Hopefully this explanation is sufficient!

laurenz commented 3 years ago

Yes, your explanation is clear. This (to say it friendly) limitation of the Oracle API is difficult to work around.

But I'd argue that not throwing an error is the wrong thing to do: it lets the user believe that a zero-length CLOB was correctly retrieved, when in reality a longer value was truncated. I think that it is better to throw an error as in the original behaviour, but a meaningful error message would be nice.

anthony-tuininga commented 3 years ago

I'm not sure why the zero length case matters so much to you? If the CLOB is actually of length 2 and you pass a buffer of size 5 you will get 1 character -- which lets the user believe that a 1-length CLOB was correctly retrieved when in reality a longer value was truncated. You cannot know it was truncated unless you call dpiLob_getSize() to determine the actual length!

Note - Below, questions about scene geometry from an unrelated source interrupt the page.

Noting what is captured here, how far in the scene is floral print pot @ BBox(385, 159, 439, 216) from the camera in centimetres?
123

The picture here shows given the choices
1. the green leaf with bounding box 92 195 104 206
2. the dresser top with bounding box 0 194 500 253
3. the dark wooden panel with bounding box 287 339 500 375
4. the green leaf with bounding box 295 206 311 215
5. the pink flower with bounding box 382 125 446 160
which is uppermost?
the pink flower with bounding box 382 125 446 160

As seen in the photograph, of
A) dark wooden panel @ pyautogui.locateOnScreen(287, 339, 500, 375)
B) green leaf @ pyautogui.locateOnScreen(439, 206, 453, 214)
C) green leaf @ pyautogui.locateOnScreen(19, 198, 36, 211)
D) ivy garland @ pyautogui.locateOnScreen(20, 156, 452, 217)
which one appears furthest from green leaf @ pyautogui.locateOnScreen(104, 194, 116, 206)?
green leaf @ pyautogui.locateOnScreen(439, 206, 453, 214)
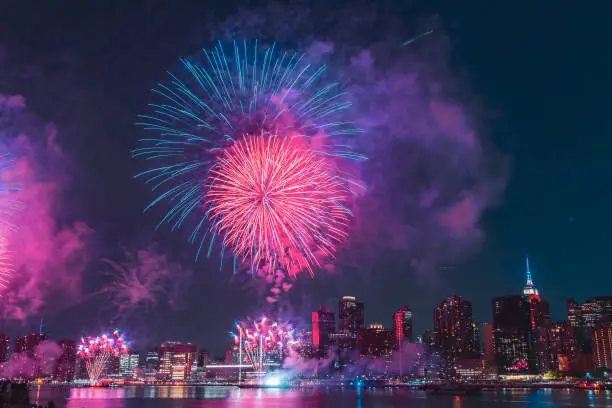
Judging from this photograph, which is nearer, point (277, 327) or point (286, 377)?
point (277, 327)

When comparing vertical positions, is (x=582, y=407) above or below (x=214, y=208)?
below

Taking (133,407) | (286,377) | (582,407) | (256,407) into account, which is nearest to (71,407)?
(133,407)

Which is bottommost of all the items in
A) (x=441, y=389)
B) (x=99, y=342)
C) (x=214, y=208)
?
(x=441, y=389)

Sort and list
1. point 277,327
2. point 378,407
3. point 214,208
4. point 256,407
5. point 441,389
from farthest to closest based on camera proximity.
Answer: point 441,389 → point 277,327 → point 378,407 → point 256,407 → point 214,208

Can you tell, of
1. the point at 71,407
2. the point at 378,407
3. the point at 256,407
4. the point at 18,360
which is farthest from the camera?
the point at 18,360

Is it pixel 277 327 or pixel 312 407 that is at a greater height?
pixel 277 327

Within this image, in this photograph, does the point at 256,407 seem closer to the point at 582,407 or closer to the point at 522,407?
the point at 522,407

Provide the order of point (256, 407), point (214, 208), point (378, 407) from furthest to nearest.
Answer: point (378, 407)
point (256, 407)
point (214, 208)

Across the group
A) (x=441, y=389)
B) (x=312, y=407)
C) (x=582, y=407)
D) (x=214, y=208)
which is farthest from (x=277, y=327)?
(x=441, y=389)

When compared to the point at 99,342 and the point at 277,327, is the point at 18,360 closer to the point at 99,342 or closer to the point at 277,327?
the point at 99,342
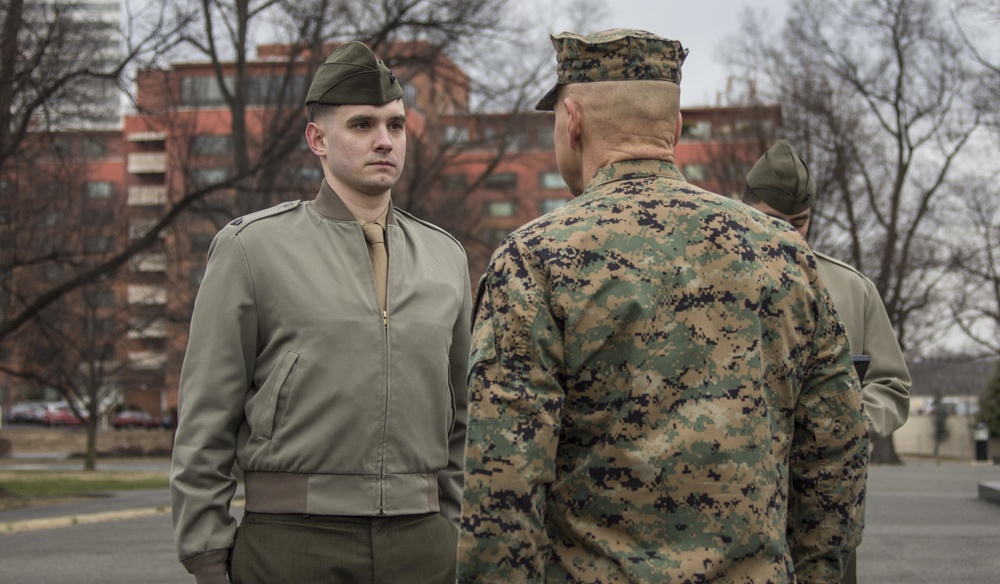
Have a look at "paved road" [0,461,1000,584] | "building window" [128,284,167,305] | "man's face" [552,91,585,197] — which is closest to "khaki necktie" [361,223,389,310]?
"man's face" [552,91,585,197]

If you want to ensure that you always have the right buffer size you can use the length returned by dpiLob_getSize() and multiply by the max bytes per character found in dpiEncodingInfo.maxBytesPerCharacter. If you are always using UTF-8 then you can simply multiply by 4. Similarly, if you want to simply retrieve 5000 characters you can take that amount and multiply the max bytes per character to get the right sized buffer. If you do that consistently, the only reason you'll get less characters is because there aren't that many to read. That's the only way to be certain.

laurenz commented 3 years ago

Ok, thanks for the explanation, I'll let it go at that.

Thanks too for that library in general – it makes Oracle's terrible C API much more comfortable to use.